El año pasado, Cáceres recibió el Premio Goldman en reconocimiento por su lucha en favor del medio ambiente.

Recientemente, la Comisión Interamericana de Derechos Humanos (CIDH) había dictado medidas cautelares en favor de Cáceres, pues había recibido amenazas a raíz de su lucha en contra de proyectos de empresas hidroeléctrica y mineras que amenazan el medio ambiente.

Sin embargo, la madre de Cáceres, Berta Flores, aseguró que en la práctica el gobierno hondureño nunca acató las disposiciones de la CIDH y no le dio protección a su hija.

En igual sentido se manifestó este jueves el Centro para la Justicia y el Derecho Internacional (CEJIL), ONG vinculada al sistema interamericano de derechos humanos y que se encarga de proveer representación legal a las víctimas en los procesos ante la Corte Interamericana de Derechos Humanos.

"Condenamos enérgicamente el asesinato de Berta Cáceres y exigimos una investigación diligente e inmediata de este asesinato. A su vez, ante las declaraciones realizadas por el titular de la Secretaría de Seguridad, Julián Pacheco Tinoco, en conferencia de prensa, desde CEJIL desmentimos que Berta Cáceres renunciara a las medidas de protección y resaltamos la deficiente protección que se le brindó a Berta, tal y como se ha podido comprobar con el desenlace de estos acontecimientos", destaca un comunicado difundido eset jueves.

Como coordinadora del COPINH, Cáceres emprendió una lucha por la defensa del río Gualcarque, en el departamento de Santa Bárbara (noroeste), donde una compañía pretende contruir una represa hidroeléctrica que amenaza con dejar sin agua a cientos de indígenas lenca, comunidad a la que pertenecía.

Flores añadió que recientemente su hija "fue al río Gualcarque y tuvo un altercado muy grande con los militares y con los dueños de la empresa que están haciendo (la represa) sobre ese río, y ella me dijo que tenían que parar (la construcción) porque era destruir la vida, era destruir la humanidad", subrayó.

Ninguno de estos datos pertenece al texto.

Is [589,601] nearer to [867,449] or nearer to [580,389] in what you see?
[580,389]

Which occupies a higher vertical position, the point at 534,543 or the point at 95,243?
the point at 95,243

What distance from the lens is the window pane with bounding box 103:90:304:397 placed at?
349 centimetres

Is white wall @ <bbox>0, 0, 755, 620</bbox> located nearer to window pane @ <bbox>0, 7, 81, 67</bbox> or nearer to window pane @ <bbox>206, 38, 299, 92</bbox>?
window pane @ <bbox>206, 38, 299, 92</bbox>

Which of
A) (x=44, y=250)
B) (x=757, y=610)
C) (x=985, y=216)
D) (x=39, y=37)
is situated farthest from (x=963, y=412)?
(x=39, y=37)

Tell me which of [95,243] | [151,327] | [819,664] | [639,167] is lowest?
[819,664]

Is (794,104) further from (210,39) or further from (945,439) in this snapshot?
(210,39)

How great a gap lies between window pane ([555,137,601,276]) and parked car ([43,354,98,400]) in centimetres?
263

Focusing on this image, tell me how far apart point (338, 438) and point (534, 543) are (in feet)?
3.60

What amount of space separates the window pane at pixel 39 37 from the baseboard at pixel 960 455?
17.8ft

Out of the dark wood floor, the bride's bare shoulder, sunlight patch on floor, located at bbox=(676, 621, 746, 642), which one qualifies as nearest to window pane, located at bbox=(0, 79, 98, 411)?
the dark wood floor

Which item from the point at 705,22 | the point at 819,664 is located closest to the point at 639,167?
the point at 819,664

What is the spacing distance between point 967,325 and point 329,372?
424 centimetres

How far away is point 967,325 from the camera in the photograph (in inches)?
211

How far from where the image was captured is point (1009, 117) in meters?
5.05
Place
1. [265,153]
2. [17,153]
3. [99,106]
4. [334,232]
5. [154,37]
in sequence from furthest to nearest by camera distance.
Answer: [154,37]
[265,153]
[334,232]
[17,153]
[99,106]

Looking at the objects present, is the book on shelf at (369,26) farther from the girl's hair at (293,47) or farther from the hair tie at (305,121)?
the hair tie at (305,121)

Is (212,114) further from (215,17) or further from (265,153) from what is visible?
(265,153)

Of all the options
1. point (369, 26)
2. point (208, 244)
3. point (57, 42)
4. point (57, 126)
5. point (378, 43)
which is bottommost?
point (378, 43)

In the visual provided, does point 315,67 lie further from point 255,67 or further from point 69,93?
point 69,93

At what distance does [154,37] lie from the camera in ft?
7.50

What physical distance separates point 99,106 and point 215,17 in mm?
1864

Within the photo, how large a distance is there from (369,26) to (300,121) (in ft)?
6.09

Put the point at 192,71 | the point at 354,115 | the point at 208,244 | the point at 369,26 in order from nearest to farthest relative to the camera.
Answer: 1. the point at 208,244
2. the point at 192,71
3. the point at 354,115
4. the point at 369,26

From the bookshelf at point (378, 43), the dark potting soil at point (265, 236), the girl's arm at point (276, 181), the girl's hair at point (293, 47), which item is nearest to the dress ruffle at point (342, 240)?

"En nuestras cosmovisiones somos seres surgidos de la tierra, el agua y el maíz. De los ríos somos custodios ancestrales", declaró el 20 de abril del 2015 al recibir el premio ambiental Goldman en San Francisco, California.

En el marco de las actividades de defensa de este río, en 2013 fue asesinado por un militar su compañero, Tomás García.

Cáceres fue una de las dirigentes más activas en contra del golpe de Estado perpetrado por los militares, la clase política y el empresariado hondureño en contra del expresidente Manuel Zelaya en julio de 2009.

El ministro de Seguridad, Julián Pacheco, informó que fue detenido como sospechoso el guardia de la colonia donde mataron a la dirigente, así como otra persona que resultó herida, pero rehusó dar detalles con el argumento de que el caso está en investigación".

Añadió que la policía coordinaba con Cáceres su seguridad pero la vivienda que tenía registrada está en el barrio El Calvario de la ciudad de La Esperanza, y cuando fue asesinada estaba durmiendo en el residencial El Líbano, que no estaba registrada por las autoridades.

Indicó que inicialmente la policía le había asignado una patrulla policial permanente "pero a solicitud de ella" se estableció un patrullaje ocasional.

"El gobierno, la policía y la Secretaría de Seguridad estuvieron siempre pendiente de la seguridad" de Cáceres y "la semana pasada tuvieron un reunión de coordinación" a causa de las medidas cautelares que ordenó la CIDH, enfatizó.

Pacheco prometió que "el gobierno está en la mayor disposición de aclarar este lamentable hecho" con toda la capacidad de la policía.